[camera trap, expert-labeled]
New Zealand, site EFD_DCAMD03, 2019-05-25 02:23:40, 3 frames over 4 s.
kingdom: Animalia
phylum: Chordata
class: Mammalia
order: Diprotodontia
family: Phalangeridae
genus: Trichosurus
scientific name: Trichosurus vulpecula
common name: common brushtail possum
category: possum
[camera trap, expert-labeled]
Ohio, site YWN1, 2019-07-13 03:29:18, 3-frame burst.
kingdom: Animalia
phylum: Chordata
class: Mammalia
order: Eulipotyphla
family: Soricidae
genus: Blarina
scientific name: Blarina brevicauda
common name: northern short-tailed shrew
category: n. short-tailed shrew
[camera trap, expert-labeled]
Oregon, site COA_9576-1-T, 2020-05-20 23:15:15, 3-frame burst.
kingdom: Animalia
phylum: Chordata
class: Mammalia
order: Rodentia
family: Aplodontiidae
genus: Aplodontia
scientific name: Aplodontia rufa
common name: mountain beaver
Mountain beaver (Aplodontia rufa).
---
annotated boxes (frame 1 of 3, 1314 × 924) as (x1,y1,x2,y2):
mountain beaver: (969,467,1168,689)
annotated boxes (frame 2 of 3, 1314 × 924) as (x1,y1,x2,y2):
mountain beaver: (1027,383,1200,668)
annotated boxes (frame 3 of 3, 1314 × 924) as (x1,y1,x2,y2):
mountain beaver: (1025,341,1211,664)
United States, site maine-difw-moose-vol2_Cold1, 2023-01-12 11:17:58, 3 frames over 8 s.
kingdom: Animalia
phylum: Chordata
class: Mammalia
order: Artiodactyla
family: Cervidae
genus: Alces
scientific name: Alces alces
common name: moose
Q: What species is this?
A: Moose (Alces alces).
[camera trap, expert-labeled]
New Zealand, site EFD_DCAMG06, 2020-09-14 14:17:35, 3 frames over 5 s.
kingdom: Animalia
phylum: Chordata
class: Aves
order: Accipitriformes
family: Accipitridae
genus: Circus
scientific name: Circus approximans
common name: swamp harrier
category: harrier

***

Retype the records above exactly as they appear.

• RESPONSE FOR THIS EXERCISE
[camera trap, expert-labeled]
New Zealand, site EFD_DCAMD03, 2019-05-25 02:23:40, 3 frames over 4 s.
kingdom: Animalia
phylum: Chordata
class: Mammalia
order: Diprotodontia
family: Phalangeridae
genus: Trichosurus
scientific name: Trichosurus vulpecula
common name: common brushtail possum
category: possum
[camera trap, expert-labeled]
Ohio, site YWN1, 2019-07-13 03:29:18, 3-frame burst.
kingdom: Animalia
phylum: Chordata
class: Mammalia
order: Eulipotyphla
family: Soricidae
genus: Blarina
scientific name: Blarina brevicauda
common name: northern short-tailed shrew
category: n. short-tailed shrew
[camera trap, expert-labeled]
Oregon, site COA_9576-1-T, 2020-05-20 23:15:15, 3-frame burst.
kingdom: Animalia
phylum: Chordata
class: Mammalia
order: Rodentia
family: Aplodontiidae
genus: Aplodontia
scientific name: Aplodontia rufa
common name: mountain beaver
Mountain beaver (Aplodontia rufa).
---
annotated boxes (frame 1 of 3, 1314 × 924) as (x1,y1,x2,y2):
mountain beaver: (969,467,1168,689)
annotated boxes (frame 2 of 3, 1314 × 924) as (x1,y1,x2,y2):
mountain beaver: (1027,383,1200,668)
annotated boxes (frame 3 of 3, 1314 × 924) as (x1,y1,x2,y2):
mountain beaver: (1025,341,1211,664)
United States, site maine-difw-moose-vol2_Cold1, 2023-01-12 11:17:58, 3 frames over 8 s.
kingdom: Animalia
phylum: Chordata
class: Mammalia
order: Artiodactyla
family: Cervidae
genus: Alces
scientific name: Alces alces
common name: moose
Q: What species is this?
A: Moose (Alces alces).
[camera trap, expert-labeled]
New Zealand, site EFD_DCAMG06, 2020-09-14 14:17:35, 3 frames over 5 s.
kingdom: Animalia
phylum: Chordata
class: Aves
order: Accipitriformes
family: Accipitridae
genus: Circus
scientific name: Circus approximans
common name: swamp harrier
category: harrier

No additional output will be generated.